Le principal point de dissensus entre les membres de la Convention se situe sur les critères d’accès : incurabilité, souffrance réfractaire ou physique, ou encore pronostic vital engagé. Les avis sur un accès ouvert aux mineurs et aux personnes atteintes de souffrances psychiques, « voire existentielles », demeurent également très partagés.

Des membres de la Convention soupçonnent une manipulation

Le mois dernier, le Figaro publiait un article relatant les craintes de certains des participants à la Convention s’estimant manipulés par la tournure des délibérations, qui les avaient amenés à penser que les débats et les délibérations étaient pipés de façon à les orienter en faveur d’une modification de la loi à tout prix, ce dès la première question leur ayant été adressée par la Première ministre : « Le cadre d’accompagnement de la fin de vie répond-il aux différentes situations rencontrées ? »

« Les votes ont donné une impression manichéenne, qui ne rend pas justice à la qualité de nos débats, estimait l’un d’eux. Les possibilités ont été schématisées sur un arbre, qui prévoyait d’ouvrir la possibilité de l’aide active à mourir ou de ne pas le faire. Soit c’était la solution, soit ça ne l’était pas, mais nous ne pouvions pas la restreindre à certains cas exceptionnels ». « Des citoyens se demandent s’ils ne sont pas manipulés par le CESE, se posent des questions sur l’orientation imposée, confirmait un autre. Certains d’entre nous pensent que les votes sont conçus pour nous orienter vers l’aide active à mourir. »

Un projet de loi à venir

Ce lundi 3 avril, après avoir reçu les membres de la convention citoyenne sur la fin de vie, le président de la République a déclaré vouloir un projet de loi « d’ici la fin de l’été ». « En lien avec les parlementaires », avec « toutes les parties prenantes et sur la base des conclusions » rendues dans le rapport, Emmanuel Macron a fait savoir son intention de bâtir ce qu’il a appelé un « modèle français de la fin de vie » par le biais de cette nouvelle loi.

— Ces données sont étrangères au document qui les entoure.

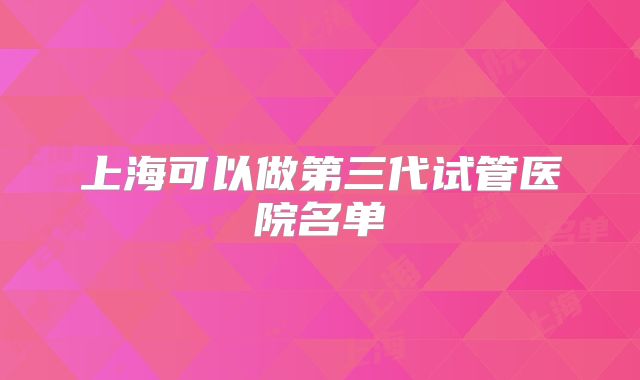 上海可以做第三代试管医院名单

Les réactions à droite et à gauche de l’échiquier politique à la suite de la tenue de cette convention ont été variées. À gauche, le député LFI Manuel Bompard s’est déclaré favorable à la légalisation de l’euthanasie et du suicide assisté, saluant cette convention citoyenne. Même son de cloche du côté de la députée macroniste Valérie Hayer, qui voit derrière le projet de loi à venir un « pas majeur pour la dignité humaine ». À droite, le président du RN Jordan Bardella a souligné l’existence d’une « troisième voie française, celle du soin palliatif, celle de la loi Leonetti, qui permet de ne pas choisir entre acharnement thérapeutique et euthanasie », tandis que la Vice-Présidente de Reconquête ! Marion Maréchal a rappelé juger cette légalisation « immorale et irresponsable ».